Exercise objective.
Copy the lines word for word. Begin at the line that contains "bile duct cystadenoma)" and end with the final line of the data.
*** Raw data Section Begins ***
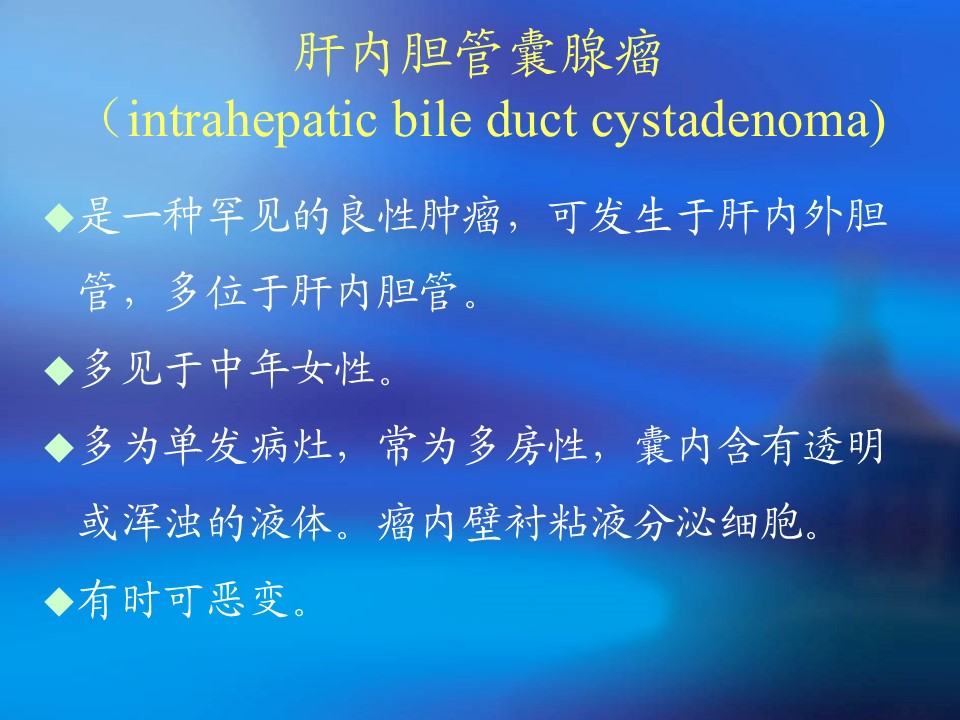 肝内胆管囊腺瘤
（intrahepatic bile duct cystadenoma)

◆是一种罕见的良性肿瘤，可发生于肝内外胆管，多位于肝内胆管。

◆多见于中年女性。

◆多为单发病灶，常为多房性，囊内含有透明或浑浊的液体。瘤内壁衬粘液分泌细胞。

◆有时可恶变。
*** Raw data Section Ends ***
Task answer.
（intrahepatic bile duct cystadenoma)

◆是一种罕见的良性肿瘤，可发生于肝内外胆管，多位于肝内胆管。

◆多见于中年女性。

◆多为单发病灶，常为多房性，囊内含有透明或浑浊的液体。瘤内壁衬粘液分泌细胞。

◆有时可恶变。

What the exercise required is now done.